Eric Haszlakiewicz | 14 Dec 07:31 2004

Problems with a dual Dell SC1420


	I've got a Dell SC1420 that has two Intel Xeon processors.  So far
I haven't been able to get it to work using both processors.  It seems
to run ok with just a single processor.  Turning on "options MULTIPROCESSOR"
makes it not work.  The reason appears to be some variation on 
interrupts not getting through.
	After a little bit of playing around with I noticed what seems to be
an interrupt getting to the ioapic but the CPU doesn't notice:
 ioapic0: int9 f1a0<vector=a0,delmode=1,pending,actlo,irrpending,level,dest=0> 0<target=0>
                                        ^^^^^^^       ^^^^^^^^^^
int9 seems to be wired up to the ide controlled:
 allocated pic ioapic0 type level pin 18 level 6 to cpu0 slot 9 idt entry 98
 piixide1: using ioapic0 pin 18 (irq 9) for native-PCI interrupt

and I get several timeouts before the drives are detected (cd0, wd0 and wd1)
but they eventually show up.  Further access doesn't work.  Trying to
netboot off wm0 appears to run into a similar problem: I get output on the
wire but input interrupts are never received.

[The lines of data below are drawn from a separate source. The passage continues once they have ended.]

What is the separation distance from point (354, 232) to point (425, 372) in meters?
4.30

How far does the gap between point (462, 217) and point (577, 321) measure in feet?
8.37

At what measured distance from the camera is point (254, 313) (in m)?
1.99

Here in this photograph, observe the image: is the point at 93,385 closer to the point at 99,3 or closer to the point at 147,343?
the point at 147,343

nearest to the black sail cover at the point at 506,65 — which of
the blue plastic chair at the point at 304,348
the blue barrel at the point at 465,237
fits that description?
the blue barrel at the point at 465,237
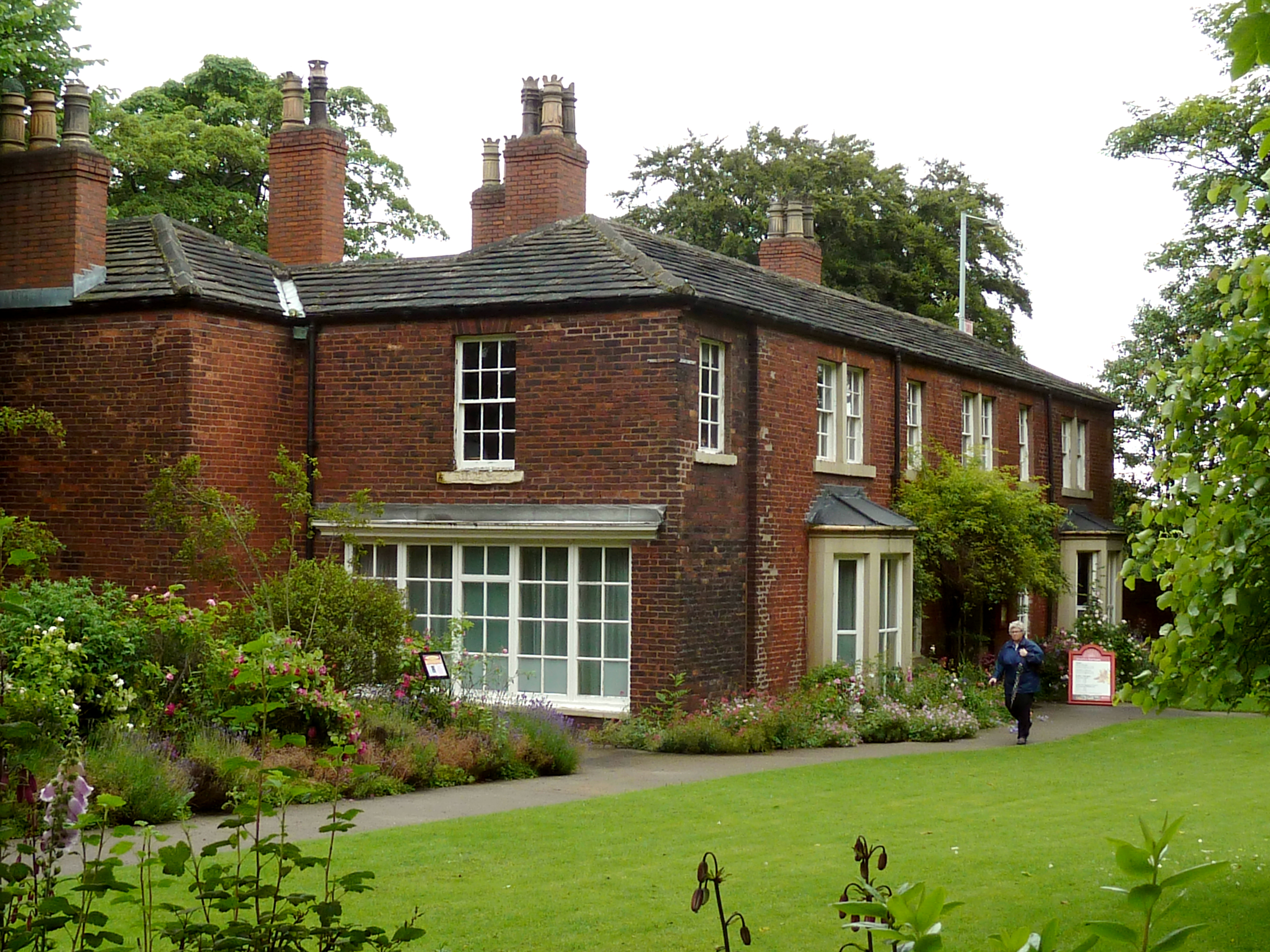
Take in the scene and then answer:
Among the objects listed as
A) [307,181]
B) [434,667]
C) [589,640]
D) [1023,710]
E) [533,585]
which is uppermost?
[307,181]

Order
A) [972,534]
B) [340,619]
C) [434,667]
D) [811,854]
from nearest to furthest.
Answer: [811,854] → [434,667] → [340,619] → [972,534]

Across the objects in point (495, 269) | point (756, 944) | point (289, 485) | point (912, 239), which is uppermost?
point (912, 239)

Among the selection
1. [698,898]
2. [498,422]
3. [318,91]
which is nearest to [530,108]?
[318,91]

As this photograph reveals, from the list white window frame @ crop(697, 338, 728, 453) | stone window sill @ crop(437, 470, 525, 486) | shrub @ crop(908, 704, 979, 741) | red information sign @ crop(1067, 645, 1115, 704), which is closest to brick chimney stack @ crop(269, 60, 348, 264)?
stone window sill @ crop(437, 470, 525, 486)

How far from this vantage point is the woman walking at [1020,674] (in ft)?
64.4

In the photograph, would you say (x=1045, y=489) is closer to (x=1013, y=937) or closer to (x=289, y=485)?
(x=289, y=485)

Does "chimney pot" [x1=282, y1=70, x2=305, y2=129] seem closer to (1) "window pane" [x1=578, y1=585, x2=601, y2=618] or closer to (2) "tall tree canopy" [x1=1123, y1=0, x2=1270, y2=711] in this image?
(1) "window pane" [x1=578, y1=585, x2=601, y2=618]

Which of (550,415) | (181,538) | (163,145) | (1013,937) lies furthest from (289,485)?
(163,145)

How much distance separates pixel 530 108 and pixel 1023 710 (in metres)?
11.7

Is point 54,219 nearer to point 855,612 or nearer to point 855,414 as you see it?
point 855,414

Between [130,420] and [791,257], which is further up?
[791,257]

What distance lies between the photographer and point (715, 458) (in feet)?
65.1

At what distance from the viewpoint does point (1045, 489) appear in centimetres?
2992

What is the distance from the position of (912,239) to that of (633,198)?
8529 mm
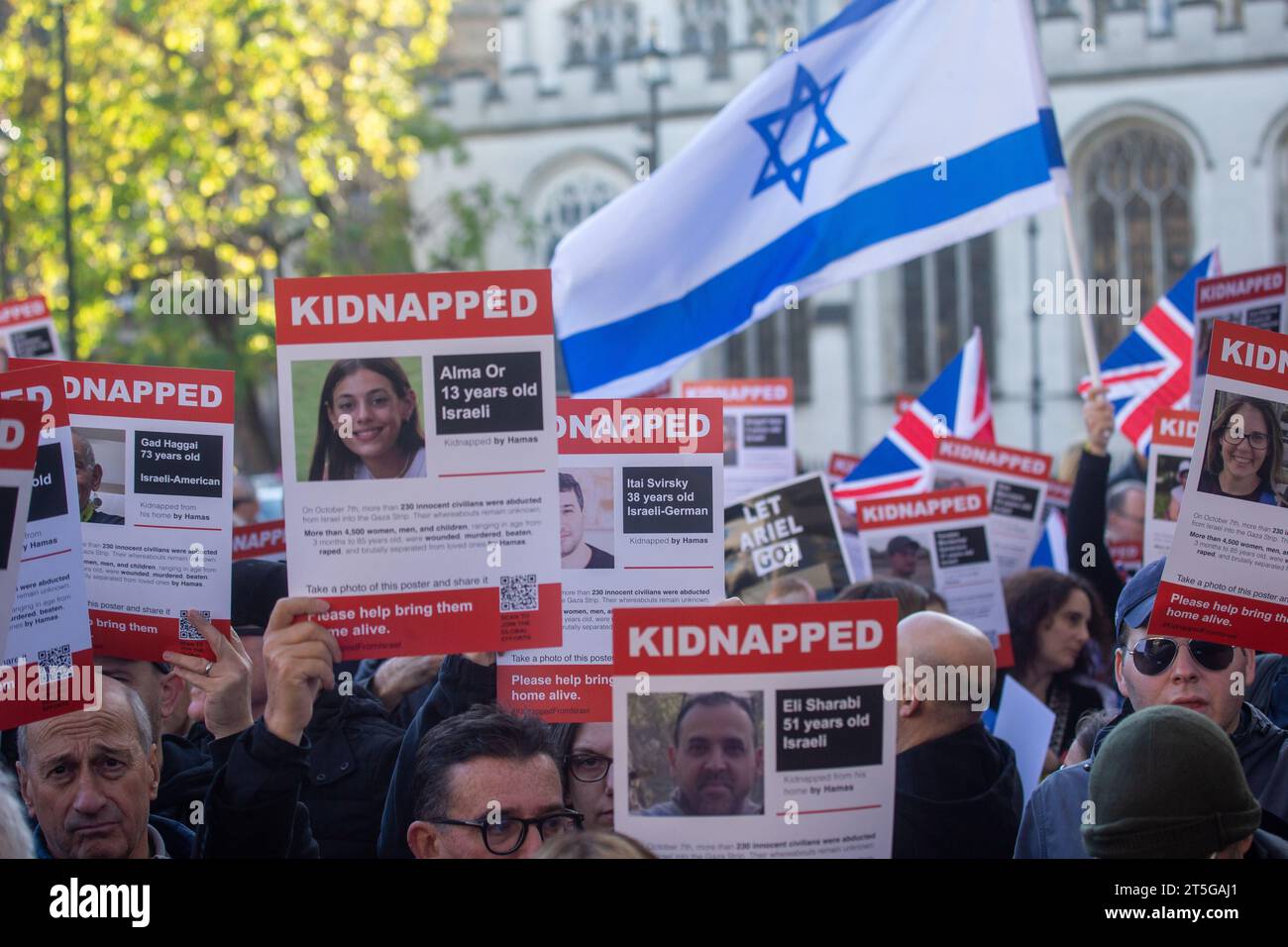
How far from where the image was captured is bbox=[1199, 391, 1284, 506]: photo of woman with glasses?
327 cm

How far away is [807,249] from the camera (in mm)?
6074

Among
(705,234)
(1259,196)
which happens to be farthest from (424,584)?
(1259,196)

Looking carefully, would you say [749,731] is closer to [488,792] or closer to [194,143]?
[488,792]

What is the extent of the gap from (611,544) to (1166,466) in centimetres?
223

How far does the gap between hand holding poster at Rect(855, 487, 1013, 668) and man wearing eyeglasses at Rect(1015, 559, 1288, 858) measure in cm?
183

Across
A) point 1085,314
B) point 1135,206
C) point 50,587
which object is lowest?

I've determined that _some_ interrupts gets through, since setting a
breakpoint on either schedcpu or hardclock drops me into ddb.  However,
hitting ctrl-alt-esc does not work.

So, before I spend too much time playing around with stuff that I don't
entirely understand, does anyone have some ideas on what's going wrong?
(and hopefully what I can do to figure out how to fix it?)

eric

(Continue reading)

Brett Lymn | 14 Dec 12:21 2004
Picon

Re: Problems with a dual Dell SC1420

On Tue, Dec 14, 2004 at 12:31:31AM -0600, Eric Haszlakiewicz wrote:
> 
> So, before I spend too much time playing around with stuff that I don't
> entirely understand, does anyone have some ideas on what's going wrong?
> (and hopefully what I can do to figure out how to fix it?)
> 

Do you have ACPI_PCI_FIXUP in your options when you built the kernel?  Try
enabling/disabling that and see if it makes a difference.

--

-- 
Brett Lymn

Thor Lancelot Simon | 14 Dec 20:18 2004

Re: Problems with a dual Dell SC1420

On Tue, Dec 14, 2004 at 12:31:31AM -0600, Eric Haszlakiewicz wrote:
> 
> 	I've got a Dell SC1420 that has two Intel Xeon processors.  So far
> I haven't been able to get it to work using both processors.  It seems
> to run ok with just a single processor.  Turning on "options MULTIPROCESSOR"
> makes it not work.  The reason appears to be some variation on 
> interrupts not getting through.

Have you tried MPACPI instead of MPBIOS?  Some Dell machines make our ACPI
code freak out -- but that is a bug that should be fixed, and in general
the ACPI code has a much greater chance of working on machines with
complicated interrupt routing and many buses, I think.  Some machines will
probably not even *have* MPBIOS in the future.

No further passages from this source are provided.